* **Task item**
Restate every record exactly as it is written, while omitting the pictures it holds.

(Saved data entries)
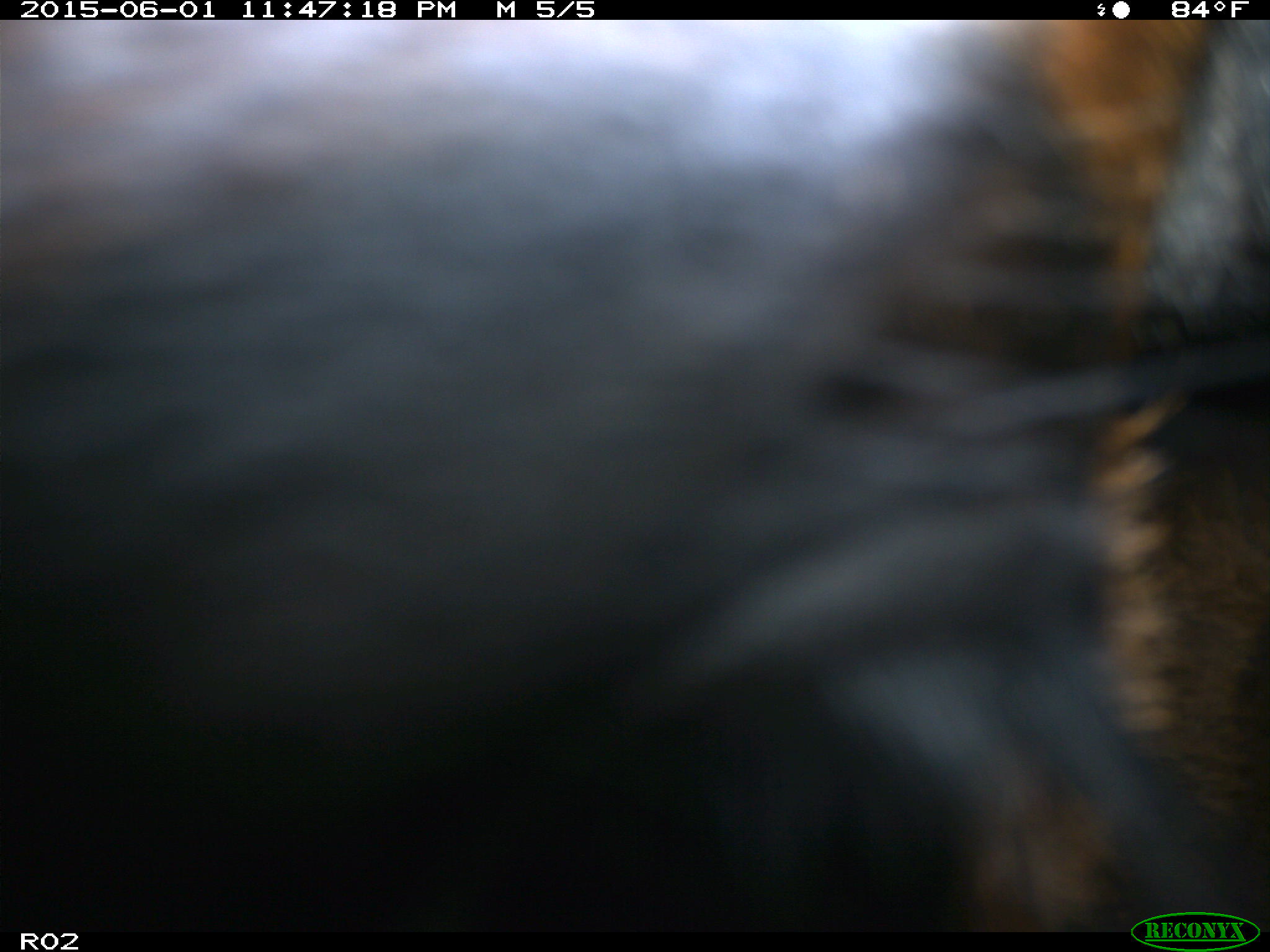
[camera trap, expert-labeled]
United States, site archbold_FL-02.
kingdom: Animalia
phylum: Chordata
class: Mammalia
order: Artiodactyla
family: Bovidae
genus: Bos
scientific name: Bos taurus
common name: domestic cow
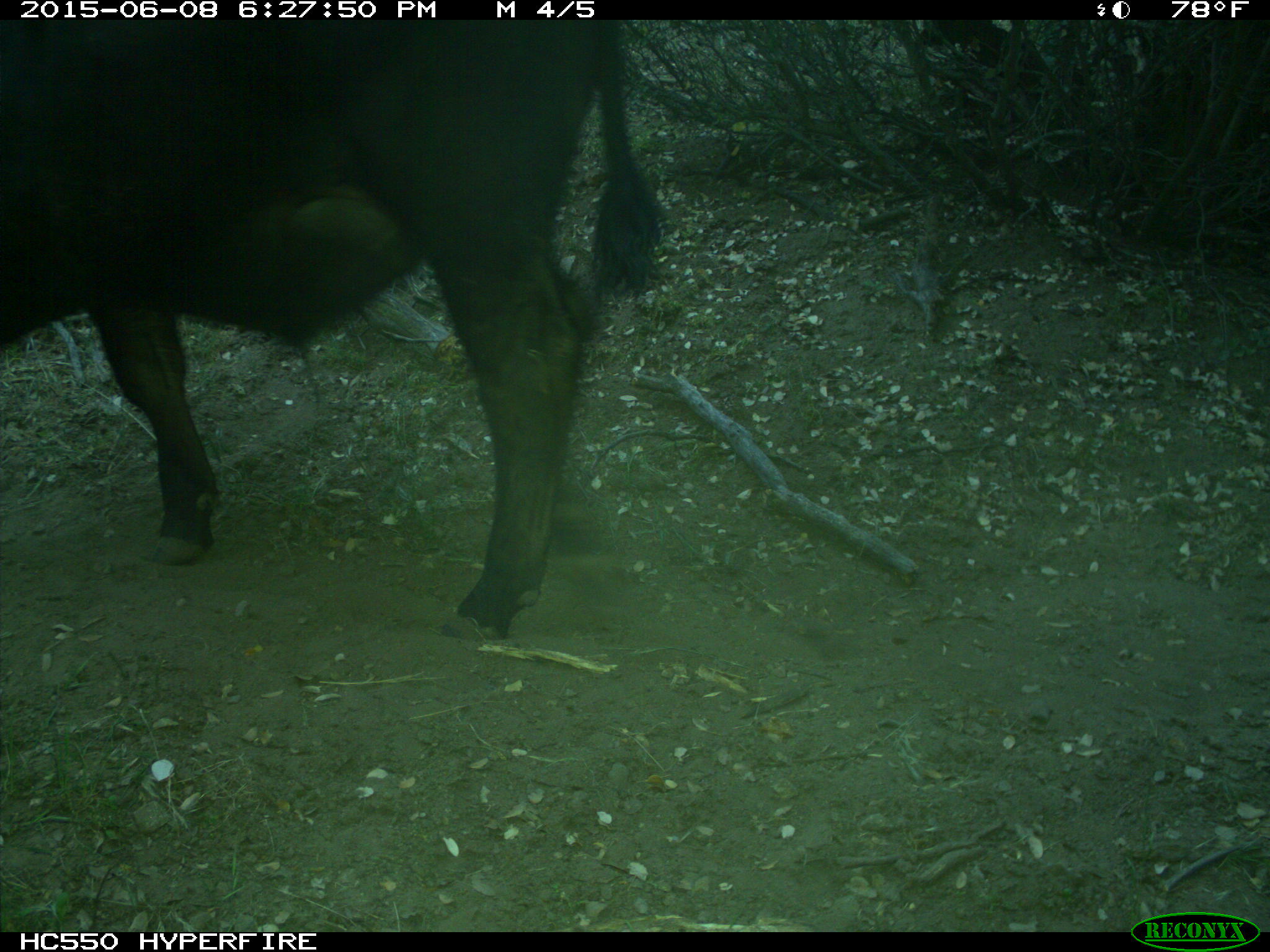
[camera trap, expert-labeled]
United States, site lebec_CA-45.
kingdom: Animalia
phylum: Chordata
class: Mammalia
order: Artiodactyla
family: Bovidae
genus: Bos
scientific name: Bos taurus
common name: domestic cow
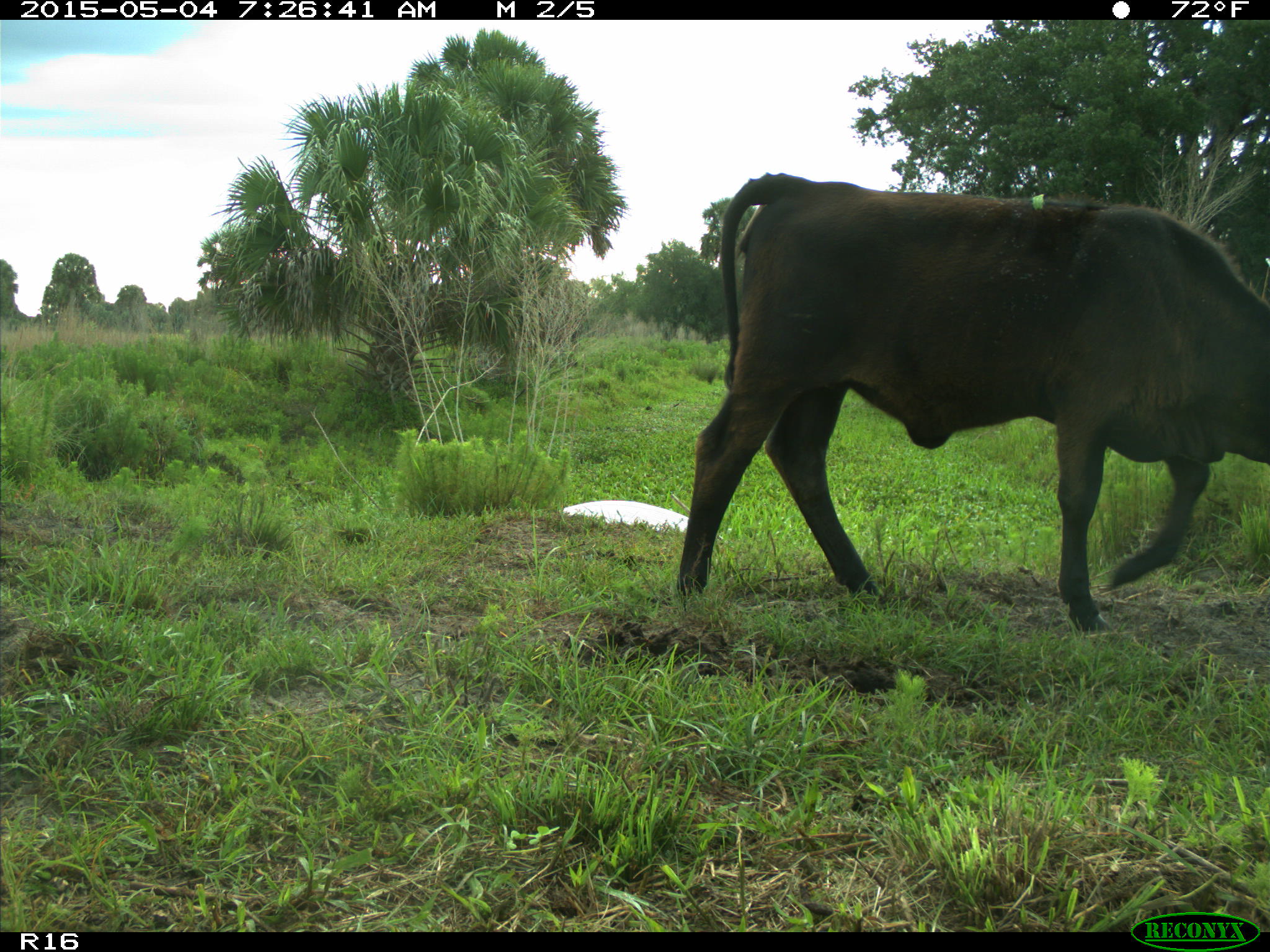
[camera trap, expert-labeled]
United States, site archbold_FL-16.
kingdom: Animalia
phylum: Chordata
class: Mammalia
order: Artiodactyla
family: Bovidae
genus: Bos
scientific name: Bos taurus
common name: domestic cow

* **Written answer**
[camera trap, expert-labeled]
United States, site archbold_FL-02.
kingdom: Animalia
phylum: Chordata
class: Mammalia
order: Artiodactyla
family: Bovidae
genus: Bos
scientific name: Bos taurus
common name: domestic cow
[camera trap, expert-labeled]
United States, site lebec_CA-45.
kingdom: Animalia
phylum: Chordata
class: Mammalia
order: Artiodactyla
family: Bovidae
genus: Bos
scientific name: Bos taurus
common name: domestic cow
[camera trap, expert-labeled]
United States, site archbold_FL-16.
kingdom: Animalia
phylum: Chordata
class: Mammalia
order: Artiodactyla
family: Bovidae
genus: Bos
scientific name: Bos taurus
common name: domestic cow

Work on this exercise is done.